Quel giorno non lo dimenticherà mai. “Eravamo qui quando c’è stata la prima scossa. Io mi sono riparato sotto una delle macchine tessili, mia moglie e gli altri sono scappati fuori”. Il terremoto ha inflitto gravissimi danni a una zona densamente popolata da micro e piccole imprese, già in difficoltà per la crisi economica in atto: dalle parole di Pompeo emerge con estrema chiarezza la volontà di riprendersi al più presto possibile contando naturalmente sull’aiuto delle istituzioni, ma facendo affidamento soprattutto sulle proprie capacità imprenditoriali. Pompeo racconta però anche di chi ha chiuso: “non ce la faccio a ripartire”, gli ha detto un amico tessitore di Cavezzo. Il capannone dove ha sede la ditta, nella zona artigianale Autotrasportatori, non ha subito alcun danno nonostante sia stato costruito alla fine degli Anni ‘90 e quindi non abbia caratteristiche antisismiche, ma “abbiamo vissuto nell’incertezza di cosa si doveva fare relativamente alla sicurezza”. Il decreto, poi trasformato in legge, non ha dato certezze e Bruno Pompeo a luglio ha deciso di attivare la cassa integrazione per i due dipendenti. “Non mi sono potuto assumere la responsabilità per altre persone. Ho pensato alle conseguenze nel caso in cui fosse accaduto un incidente in ditta o sul tragitto da casa al lavoro. E ad assillarmi era sempre lo stesso pensiero: quella persona non si doveva trovare lì, non potendo lavorare in una struttura non a norma. Dopodiché io non me la sono sentita di far tornare i dipendenti dentro la ditta”. Oggi continua a lavorare nell’incertezza generale, senza sapere quale livello di sicurezza debba essere garantito, quali siano gli interventi provvisori da effettuare subito e cosa si debba fare invece nei prossimi quattro/otto anni.

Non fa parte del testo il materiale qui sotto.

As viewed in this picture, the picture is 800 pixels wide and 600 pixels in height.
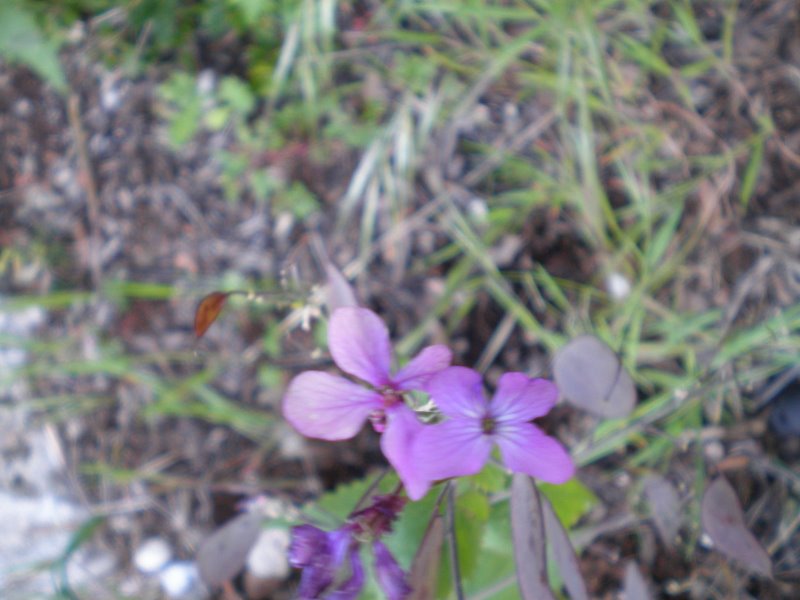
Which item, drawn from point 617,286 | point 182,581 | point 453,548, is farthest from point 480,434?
point 182,581

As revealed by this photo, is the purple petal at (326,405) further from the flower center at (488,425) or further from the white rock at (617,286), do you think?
the white rock at (617,286)

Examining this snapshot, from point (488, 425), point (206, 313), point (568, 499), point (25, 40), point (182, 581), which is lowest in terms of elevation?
point (182, 581)

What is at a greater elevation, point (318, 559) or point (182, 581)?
point (318, 559)

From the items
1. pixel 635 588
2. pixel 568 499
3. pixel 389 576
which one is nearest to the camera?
pixel 389 576

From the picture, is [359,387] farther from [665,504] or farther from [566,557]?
[665,504]

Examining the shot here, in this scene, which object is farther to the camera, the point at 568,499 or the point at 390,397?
the point at 568,499

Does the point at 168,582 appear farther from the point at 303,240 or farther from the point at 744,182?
the point at 744,182
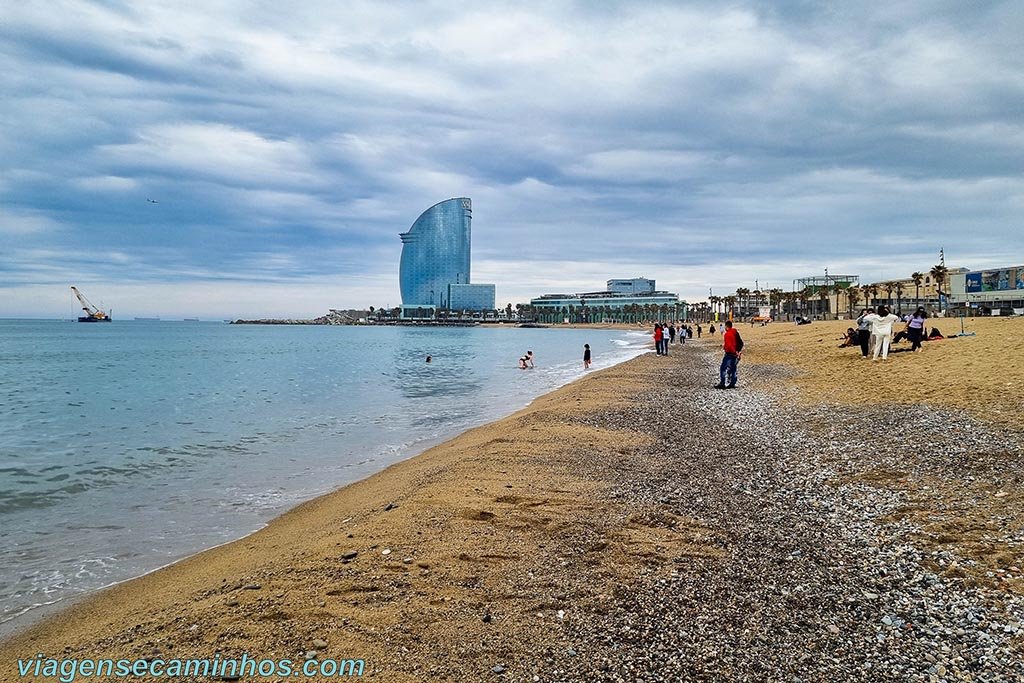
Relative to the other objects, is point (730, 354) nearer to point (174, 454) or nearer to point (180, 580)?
point (174, 454)

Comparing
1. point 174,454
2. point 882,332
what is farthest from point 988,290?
point 174,454

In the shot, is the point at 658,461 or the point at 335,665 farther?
the point at 658,461

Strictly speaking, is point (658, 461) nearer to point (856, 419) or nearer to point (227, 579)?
point (856, 419)

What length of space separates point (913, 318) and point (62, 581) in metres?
26.8

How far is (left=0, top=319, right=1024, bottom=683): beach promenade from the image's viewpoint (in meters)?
3.96

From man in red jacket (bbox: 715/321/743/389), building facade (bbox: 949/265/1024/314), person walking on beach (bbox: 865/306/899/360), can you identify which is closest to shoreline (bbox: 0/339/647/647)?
man in red jacket (bbox: 715/321/743/389)

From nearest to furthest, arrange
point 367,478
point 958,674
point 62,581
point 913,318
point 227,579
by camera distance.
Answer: point 958,674 → point 227,579 → point 62,581 → point 367,478 → point 913,318

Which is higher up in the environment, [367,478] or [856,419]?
[856,419]

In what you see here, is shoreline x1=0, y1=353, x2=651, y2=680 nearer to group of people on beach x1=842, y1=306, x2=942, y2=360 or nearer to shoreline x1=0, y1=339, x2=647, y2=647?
shoreline x1=0, y1=339, x2=647, y2=647

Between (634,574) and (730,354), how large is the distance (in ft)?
50.8

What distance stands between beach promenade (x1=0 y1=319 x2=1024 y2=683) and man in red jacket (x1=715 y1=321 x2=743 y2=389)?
8.05m

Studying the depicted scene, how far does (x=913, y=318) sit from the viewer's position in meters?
23.2

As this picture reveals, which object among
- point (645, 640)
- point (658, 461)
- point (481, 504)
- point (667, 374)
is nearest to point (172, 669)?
point (645, 640)

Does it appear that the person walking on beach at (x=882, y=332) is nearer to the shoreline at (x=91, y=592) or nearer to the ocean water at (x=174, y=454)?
the ocean water at (x=174, y=454)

“Il capannone è tutto imbullonato, non ha subito alcun danno, non abbiamo scaffali da controventare, né dobbiamo fare legature alle pareti o alle travi. Siamo in attesa di una mappatura che individui il grado di rischio nella nostra zona e il conseguente intervento di consolidamento da approntare. E’ nostra intenzione effettuare un intervento unico per garantire un livello di sicurezza pari al 60%”.
Nel frattempo Pompeo ha perso ordini “perché non ho più la gente che lavora”. Ma il suo pensiero è per quegli imprenditori che hanno subito danni indotti: “c’è chi non lavora da quattro mesi perché i locali in affitto dove aveva l’attività sono stati dichiarati inagibili e il proprietario non ha intenzione di metterci mano a breve investendo soldi per la messa in sicurezza”. Ma di quanti soldi stiamo parlando? “Di migliaia di euro che io ho già intenzione di tirar fuori dalle mie tasche, senza aspettare la certezza del finanziamento. Si tratta di un investimento che mi posso permettere. Dicono che ci verrà rimborsato l’80% attraverso contributi ma io avrei preferito sgravi fiscali e se lo Stato non ci sente, ci può sentire la Regione con l’esenzione dal pagamento dell’Irap. C’è chi sostiene – conclude Pompeo – che in tre anni torneremo come prima, ma per me questo rappresenterebbe una sconfitta perché avremmo perso tre anni. Fra tre anni dobbiamo poter contare su strutture in sicurezza all’interno delle quali lavorare di più e meglio a vantaggio del territorio e dello Stato, creando profitto e occupazione”.